Schloss Köpenick (Köpenick Palace) is a Baroque water palace of the Hohenzollern electors of Brandenburg which stands on an island in the Dahme River surrounded by an English-style park and gives its name to Köpenick, a district of Berlin.

The castle was originally built on the foundations of a Slavic castle (6th century) in 1558 as a hunting lodge by order of Elector Joachim II Hector of Brandenburg. The building in a Renaissance style was located on the river island at the site of the former medieval fort. Joachim II died here in 1571. In 1631 it served as the headquarters of King Gustavus Adolphus of Sweden, where he - without results - asked his brother-in-law Elector George William for assistance in the Thirty Years' War.

Frederick I of Prussia had the lodge rebuilt and enlarged from 1677 and lived here together with his first wife Elizabeth Henrietta of Hesse-Kassel. In 1730 Frederick II of Prussia, then Crown Prince, and his friend Hans Hermann von Katte faced the court-martial for desertion at Schloss Köpenick. Today the castle surrounded by a small park serves as the Museum of Decorative Arts, run by the Prussian Cultural Heritage Foundation as part of the Berlin State Museums.

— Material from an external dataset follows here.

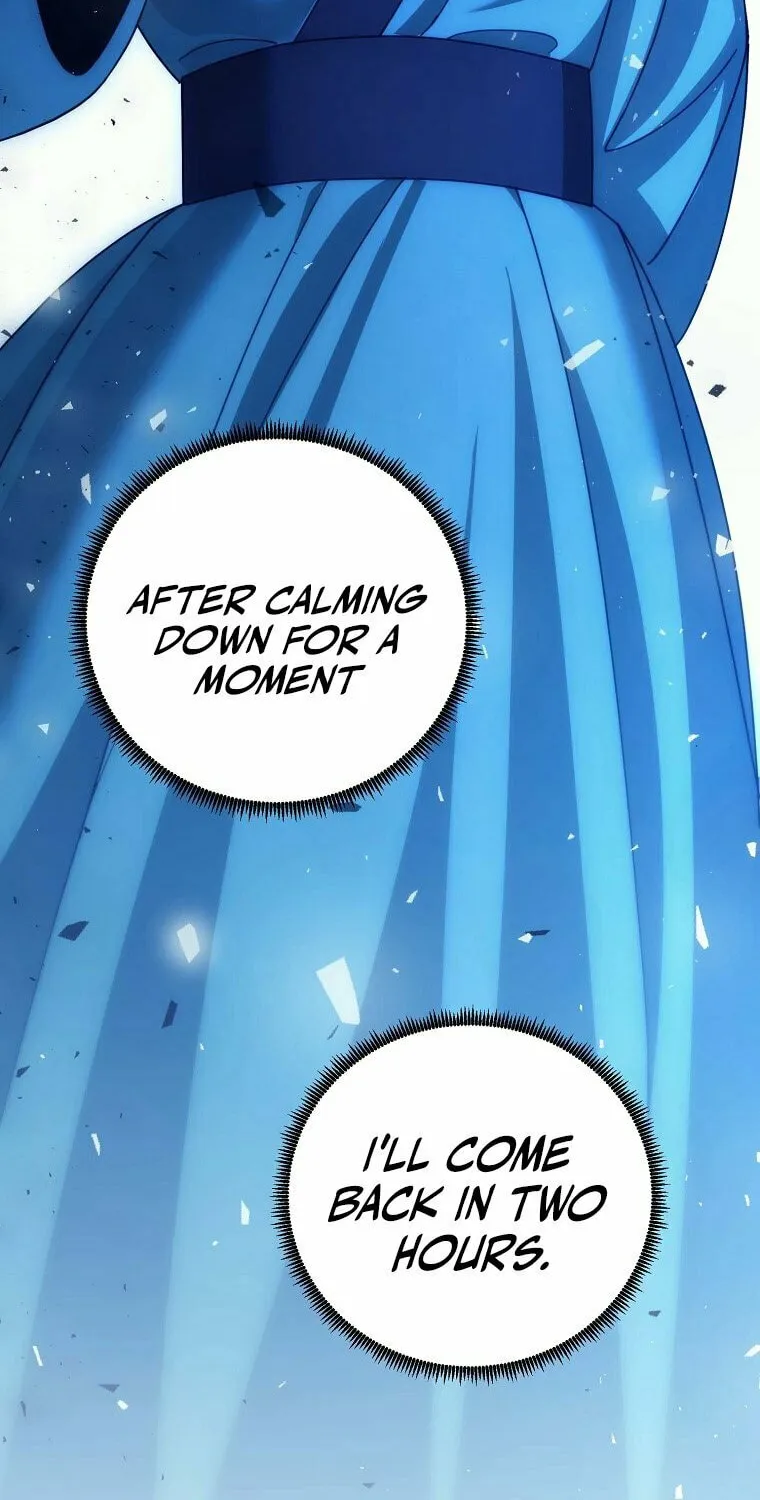 Chapter 23 - Image 4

Since 1963, Köpenick Palace has been used by the Kunstgewerbemuseum as an exhibition space. Being renovated in 2004, the palace accommodates museum of arts with the permanent exhibition "RoomArt", featuring the decorative arts of the Renaissance, Baroque and Rococo periods. The museum also presents the outstanding masterworks in interior design from the 16th to 18th centuries.